*What needs to be done*:
Below are records with pictures in them. Output exactly the lines from the one with "Схема2. Конструкция ограждения" through the one with "am7 guitar chord", both included, and leave every picture out; give only those lines.

*Data for processing*:
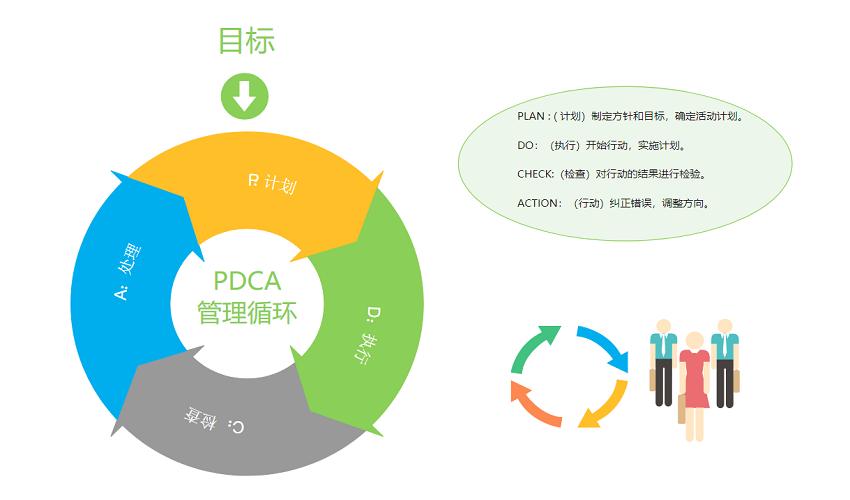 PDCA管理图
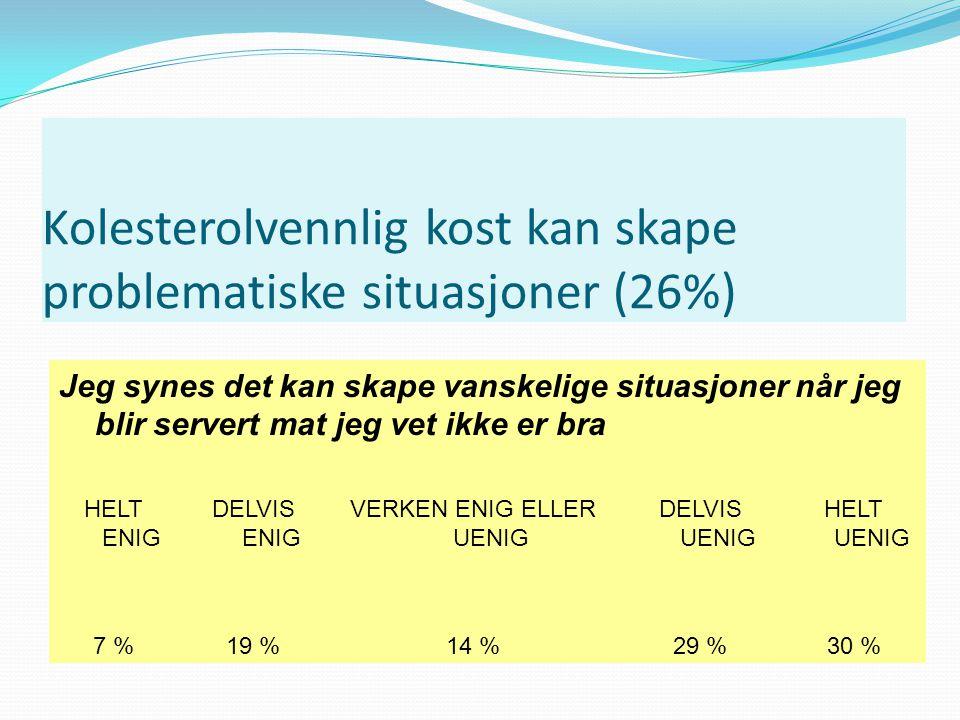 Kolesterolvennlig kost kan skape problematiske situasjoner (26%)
* * *
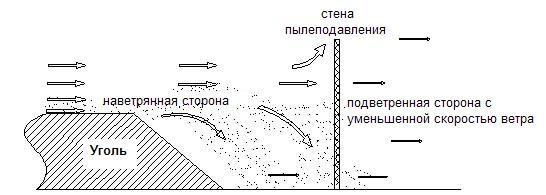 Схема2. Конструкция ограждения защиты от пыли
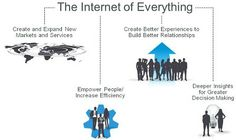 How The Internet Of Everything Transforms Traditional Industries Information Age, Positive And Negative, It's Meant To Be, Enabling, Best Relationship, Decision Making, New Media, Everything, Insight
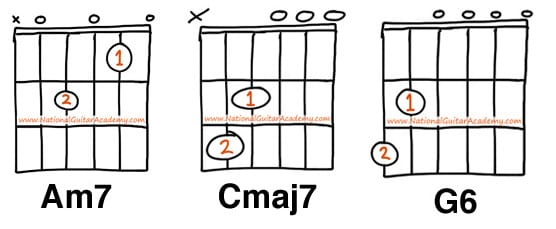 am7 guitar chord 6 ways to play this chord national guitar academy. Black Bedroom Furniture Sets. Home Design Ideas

*Answer box*:
 Схема2. Конструкция ограждения защиты от пыли
 How The Internet Of Everything Transforms Traditional Industries Information Age, Positive And Negative, It's Meant To Be, Enabling, Best Relationship, Decision Making, New Media, Everything, Insight
 am7 guitar chord 6 ways to play this chord national guitar academy. Black Bedroom Furniture Sets. Home Design Ideas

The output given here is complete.